Clinical presentation/diagnosis
Patients usually present when aged 50-70 years. One series documented an age range of 57-77 years. While the most common presentation is on the glans (55% in one series), melanoma has been described on both the prepuce (28%) and shaft (9%). The lesions often are macular with an irregular border and lack symmetry in their overall appearance. Often, areas of variegated pigmentation ranging from blue to black can be observed. When lesions have been present for some time, they may ulcerate or erode the underlying skin. Often, inguinal nodal enlargement can be palpated.

Differential diagnosis
Differential diagnosis centers around melanoma in situ and benign nevi or melanosis, both of which are rare on the penis. Postinflammatory hyperpigmentation also may confuse the clinical presentation but lacks the dark pigmentation observed in melanocytic neoplasia.

Treatment
Treatment usually is partial penectomy with possible inguinal lymph node dissection. Mapping is performed in some cases. Local treatment of melanoma in situ, with 0.5-cm borders, has been performed with some success.

Outcome
Because of the advanced stage at presentation, prognosis for most patients is poor, regardless of treatment. Survival for more than 2 years is extremely rare. In a series of 9 patients (2 with lymph node metastases), 7 died of disease, most within 2 years. However, 2 were alive 2 and 14 years after treatment.

KAPOSI SARCOMA

Introduction
Although it once was a rare neoplasm of the lower extremities in older Mediterranean men, Kaposi sarcoma (see Kaposi Sarcoma) has increased in incidence 7000-fold in the HIV/AIDS era. Now, Kaposi lesions often are a presenting symptom that heralds the onset of AIDS in individuals infected with HIV.

Pathophysiology
While the original form rarely was seen in the genital area, currently 20% of men with HIV and Kaposi sarcoma have genital involvement, and 3% of men positive for HIV present with Kaposi sarcoma of the genitalia. Association of this vascular tumor with herpesvirus infection has now been documented in HIV and non-HIV forms of disease.
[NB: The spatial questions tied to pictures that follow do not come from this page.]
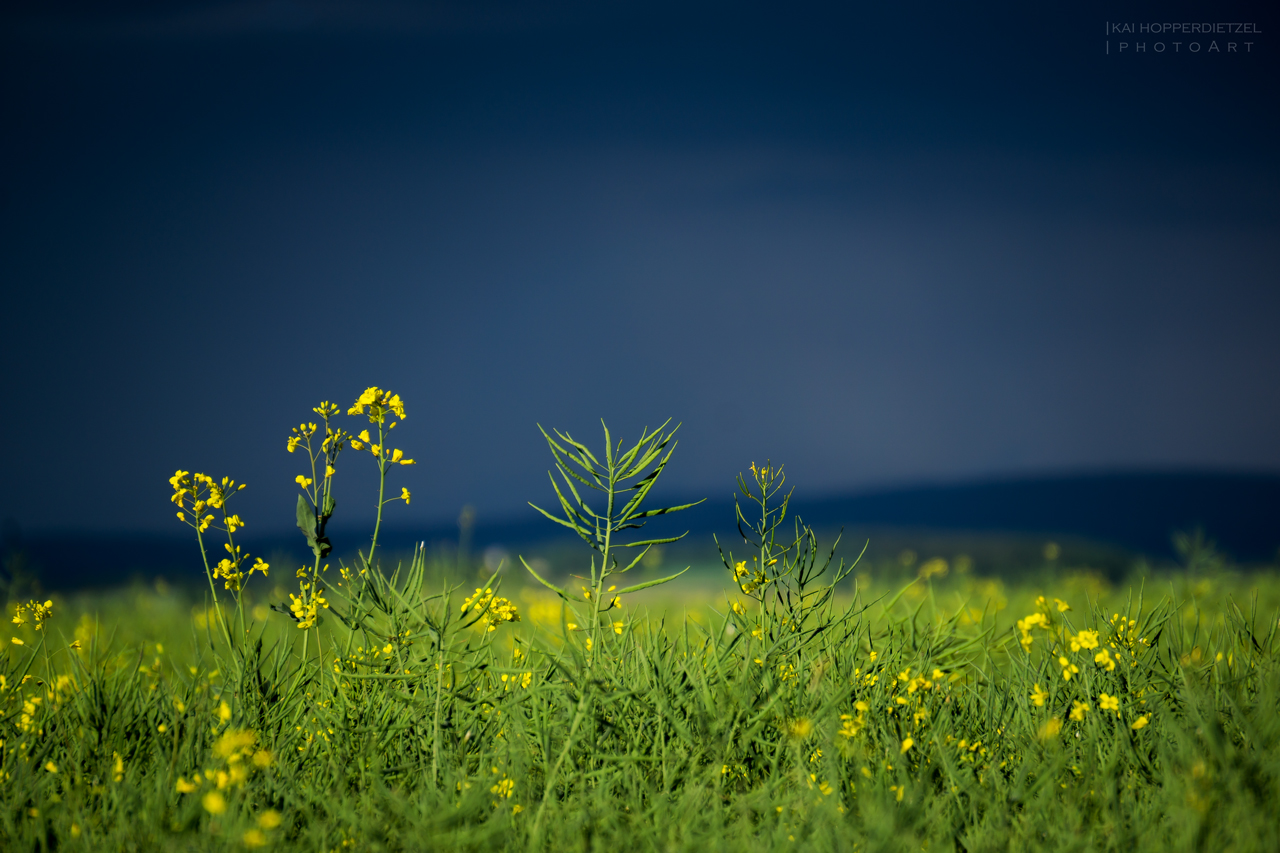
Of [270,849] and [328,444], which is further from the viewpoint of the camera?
[328,444]

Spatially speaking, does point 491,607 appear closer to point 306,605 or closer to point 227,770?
point 306,605

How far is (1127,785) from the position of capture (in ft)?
7.39

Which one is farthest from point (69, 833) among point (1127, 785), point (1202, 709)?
point (1202, 709)

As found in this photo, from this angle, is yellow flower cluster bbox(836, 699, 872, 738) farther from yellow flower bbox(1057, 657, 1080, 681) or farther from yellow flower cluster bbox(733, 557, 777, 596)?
yellow flower bbox(1057, 657, 1080, 681)

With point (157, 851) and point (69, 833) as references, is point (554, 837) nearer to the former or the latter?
point (157, 851)

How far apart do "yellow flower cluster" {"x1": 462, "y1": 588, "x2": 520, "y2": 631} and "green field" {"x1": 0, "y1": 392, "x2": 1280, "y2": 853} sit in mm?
13

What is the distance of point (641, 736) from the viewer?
2.47m

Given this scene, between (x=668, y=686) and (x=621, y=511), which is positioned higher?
(x=621, y=511)

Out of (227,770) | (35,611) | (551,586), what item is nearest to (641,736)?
(551,586)

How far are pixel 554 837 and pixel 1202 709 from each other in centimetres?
193

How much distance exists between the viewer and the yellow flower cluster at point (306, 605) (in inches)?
103

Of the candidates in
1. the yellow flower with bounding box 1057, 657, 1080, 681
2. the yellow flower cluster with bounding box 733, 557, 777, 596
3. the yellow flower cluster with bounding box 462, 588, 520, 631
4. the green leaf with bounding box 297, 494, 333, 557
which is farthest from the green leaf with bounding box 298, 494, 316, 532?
the yellow flower with bounding box 1057, 657, 1080, 681

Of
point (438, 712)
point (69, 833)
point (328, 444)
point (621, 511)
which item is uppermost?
point (328, 444)

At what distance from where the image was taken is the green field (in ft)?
6.66
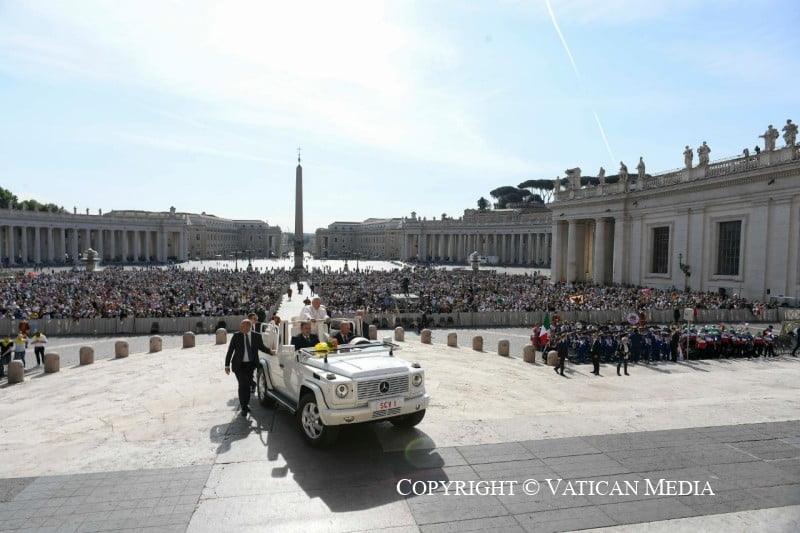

Clinical presentation/diagnosis
Kaposi sarcoma tends to present on the genitalia as small violaceous-to-tan macules or papules but may eventually coalesce to form plaques. Occasionally, ulceration occurs, and complications can include lymphatic or urethral obstruction.

Differential diagnosis
In even more rare circumstances, other vascular tumors present on the penis and scrotum. Rare cases of angiosarcoma have been reported, but they are the exception when compared to Kaposi sarcoma of the same area. Benign hemangiomas can occur but usually are identified readily by the gross appearance of a smaller, unchanging macule or papule.

Treatment
While no cure has been identified, care is centered on limiting potential complications (obstruction) or cosmetic treatment. Intralesional chemotherapeutics, radiation therapy, and local tissue destruction by cryotherapy or laser therapy have been used with varying success.

Outcome
While no cure currently is known, the use of multidrug regimens to treat patients who are HIV-positive has led to increased patient survival and an increasing desire for local and cosmetic control of this tumor.